Member of the U.S. House of Representatives from Pennsylvania's 9th district
- In office November 7, 1899 – March 3, 1903
- Preceded by: Daniel Ermentrout
- Succeeded by: Henry B. Cassel

Member of the Pennsylvania House of Representatives for the Berks County district
- In office 1883-1886

Member of the Pennsylvania Senate for the 11th district
- In office 1889-1896
- Preceded by: Frank R. Brunner
- Succeeded by: Edwin M. Herbst

Personal details
- Born: May 3, 1857 Reading, Pennsylvania, US
- Died: December 29, 1929 (aged 72) Reading, Pennsylvania, US
- Party: Democratic
- Alma mater: Yale University

Military service
- Allegiance: United States
- Branch/service: United States Army
- Rank: Captain
- Battles/wars: Spanish–American War

= Henry D. Green =

American politician

Henry Dickinson Green (May 3, 1857 – December 29, 1929) was an American politician who served as a Democratic member of the U.S. House of Representatives for Pennsylvania's 9th congressional district from 1899 to 1903.

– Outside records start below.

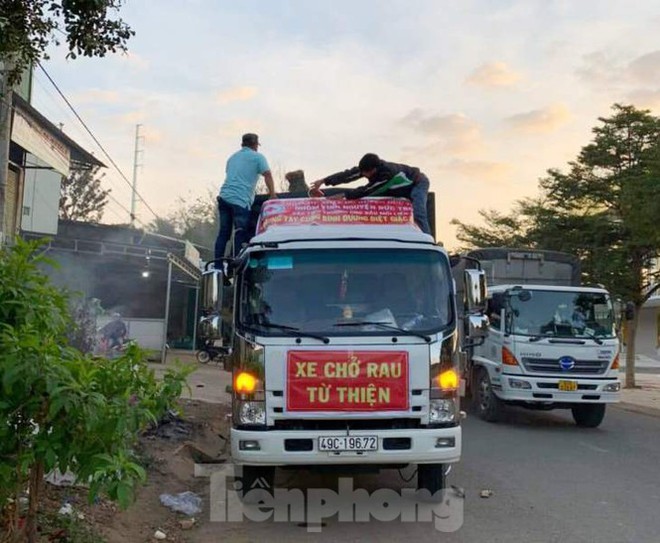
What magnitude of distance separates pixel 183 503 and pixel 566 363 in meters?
7.14

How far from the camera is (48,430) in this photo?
12.9 ft

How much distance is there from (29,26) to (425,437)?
4843 millimetres

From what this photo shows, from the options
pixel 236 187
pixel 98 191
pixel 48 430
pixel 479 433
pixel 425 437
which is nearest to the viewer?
pixel 48 430

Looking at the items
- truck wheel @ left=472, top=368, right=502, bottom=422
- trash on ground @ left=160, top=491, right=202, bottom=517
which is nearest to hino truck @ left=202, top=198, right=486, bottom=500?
trash on ground @ left=160, top=491, right=202, bottom=517

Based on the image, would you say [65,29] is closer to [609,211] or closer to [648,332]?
[609,211]

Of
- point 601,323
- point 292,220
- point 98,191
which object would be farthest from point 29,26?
point 98,191

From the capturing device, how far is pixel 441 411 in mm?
6145

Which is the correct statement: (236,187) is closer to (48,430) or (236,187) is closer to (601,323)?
(48,430)

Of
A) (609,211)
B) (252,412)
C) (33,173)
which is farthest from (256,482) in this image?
(609,211)

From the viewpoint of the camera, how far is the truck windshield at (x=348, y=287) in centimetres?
639

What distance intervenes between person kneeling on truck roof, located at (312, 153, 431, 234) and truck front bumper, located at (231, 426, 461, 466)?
288 centimetres

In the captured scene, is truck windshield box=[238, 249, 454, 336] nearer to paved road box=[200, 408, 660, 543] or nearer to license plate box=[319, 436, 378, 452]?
license plate box=[319, 436, 378, 452]

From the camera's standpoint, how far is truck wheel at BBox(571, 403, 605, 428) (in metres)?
12.4

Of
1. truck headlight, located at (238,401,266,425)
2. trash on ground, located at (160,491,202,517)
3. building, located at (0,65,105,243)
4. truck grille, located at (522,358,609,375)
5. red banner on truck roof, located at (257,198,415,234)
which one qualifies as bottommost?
trash on ground, located at (160,491,202,517)
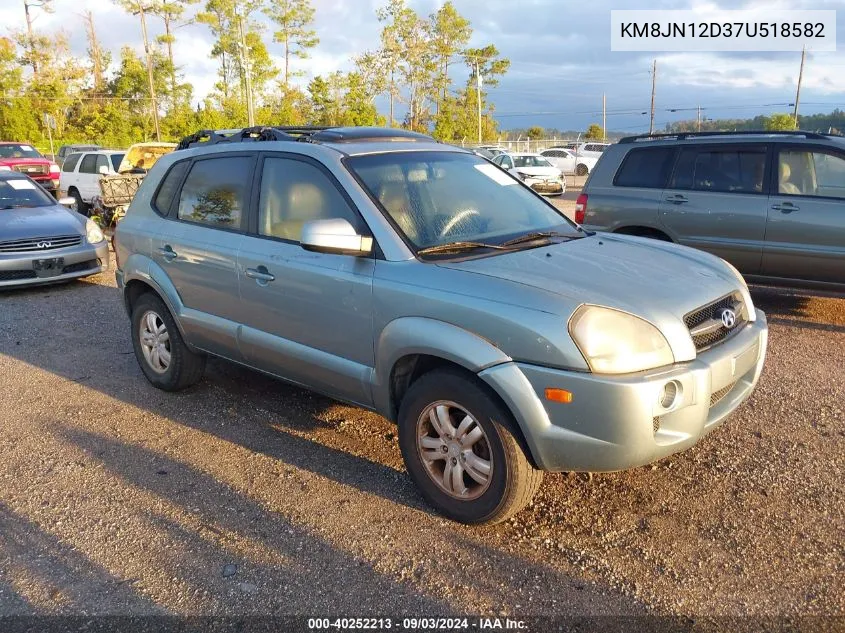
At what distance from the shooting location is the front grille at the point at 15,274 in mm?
8516

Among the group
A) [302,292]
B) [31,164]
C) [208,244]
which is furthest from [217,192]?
[31,164]

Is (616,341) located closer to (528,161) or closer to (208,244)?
(208,244)

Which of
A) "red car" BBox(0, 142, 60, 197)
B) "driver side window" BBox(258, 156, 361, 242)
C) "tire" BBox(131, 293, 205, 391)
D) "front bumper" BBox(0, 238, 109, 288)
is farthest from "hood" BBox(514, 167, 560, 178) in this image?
"driver side window" BBox(258, 156, 361, 242)

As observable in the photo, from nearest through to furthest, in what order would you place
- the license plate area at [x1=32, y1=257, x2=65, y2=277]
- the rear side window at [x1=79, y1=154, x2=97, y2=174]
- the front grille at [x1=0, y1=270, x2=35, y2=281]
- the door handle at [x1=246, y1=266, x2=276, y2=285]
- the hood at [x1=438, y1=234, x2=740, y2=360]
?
the hood at [x1=438, y1=234, x2=740, y2=360] → the door handle at [x1=246, y1=266, x2=276, y2=285] → the front grille at [x1=0, y1=270, x2=35, y2=281] → the license plate area at [x1=32, y1=257, x2=65, y2=277] → the rear side window at [x1=79, y1=154, x2=97, y2=174]

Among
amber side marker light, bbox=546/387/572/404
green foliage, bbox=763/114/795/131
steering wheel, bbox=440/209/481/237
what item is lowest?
amber side marker light, bbox=546/387/572/404

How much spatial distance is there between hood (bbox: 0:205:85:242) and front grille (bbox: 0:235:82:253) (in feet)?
0.16

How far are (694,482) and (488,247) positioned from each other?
162 cm

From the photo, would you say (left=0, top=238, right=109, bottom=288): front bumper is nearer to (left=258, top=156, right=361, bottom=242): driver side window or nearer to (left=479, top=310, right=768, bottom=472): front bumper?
(left=258, top=156, right=361, bottom=242): driver side window

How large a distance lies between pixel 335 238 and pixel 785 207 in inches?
200

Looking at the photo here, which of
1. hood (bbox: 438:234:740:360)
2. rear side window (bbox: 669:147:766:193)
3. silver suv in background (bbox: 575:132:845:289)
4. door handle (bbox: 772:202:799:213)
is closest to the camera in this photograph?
hood (bbox: 438:234:740:360)

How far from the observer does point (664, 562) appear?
2.99 metres

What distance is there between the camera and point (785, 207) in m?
6.63

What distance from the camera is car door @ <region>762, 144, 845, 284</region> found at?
6.38 meters

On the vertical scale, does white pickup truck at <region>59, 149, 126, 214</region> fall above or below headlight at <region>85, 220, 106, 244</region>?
above
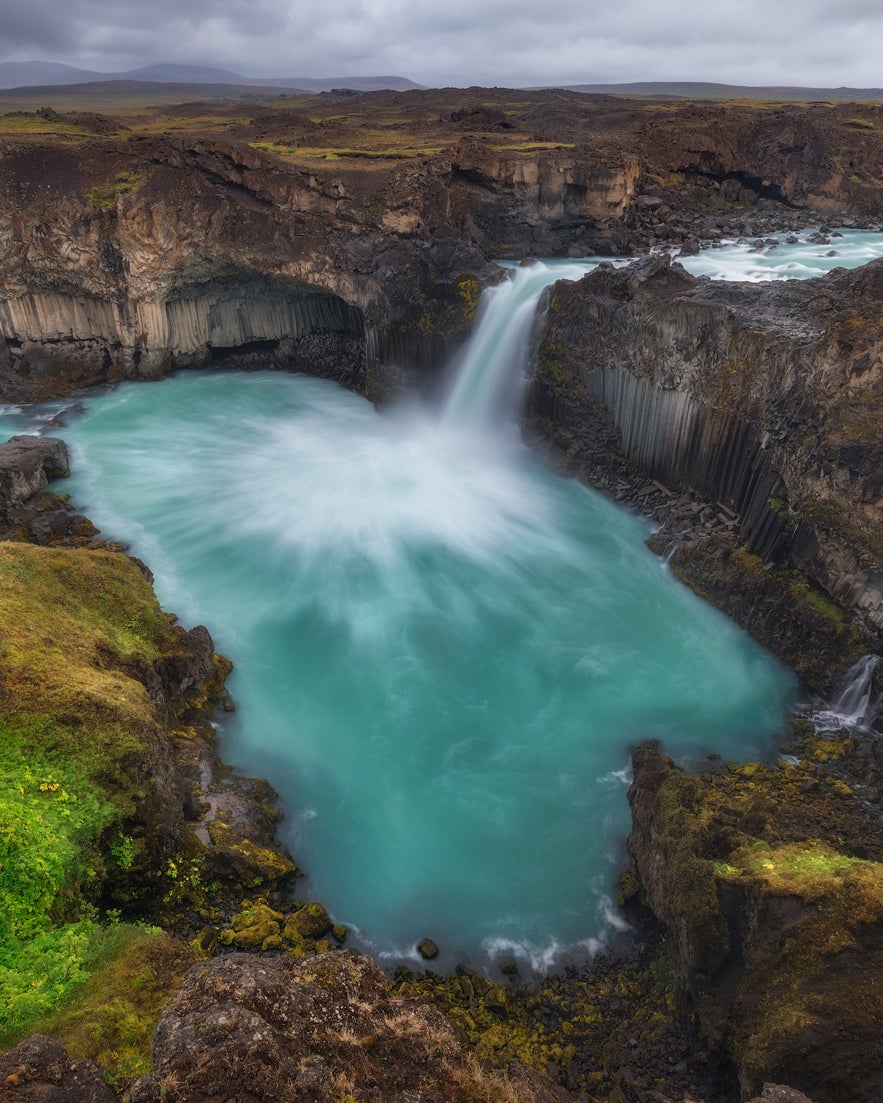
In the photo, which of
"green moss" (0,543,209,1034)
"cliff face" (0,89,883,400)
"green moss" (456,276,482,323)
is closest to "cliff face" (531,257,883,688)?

==Early life and education==
Henry D. Green was born in Reading, Pennsylvania. He attended the public schools, and graduated from Reading High School in 1872 and Yale College in 1877. He studied law, was admitted to the Berks County, Pennsylvania bar in 1879, and commenced practice in Reading.

==Career==
He was a member of the Pennsylvania State House of Representatives for the Berks County district from 1883 to 1886. He served as a member of the Pennsylvania State Senate for the 11th district from 1889 to 1896. During the Spanish–American War, he served as captain of Company G, Ninth Regiment, Pennsylvania Volunteers. He was a delegate to the 1900 Democratic National Convention.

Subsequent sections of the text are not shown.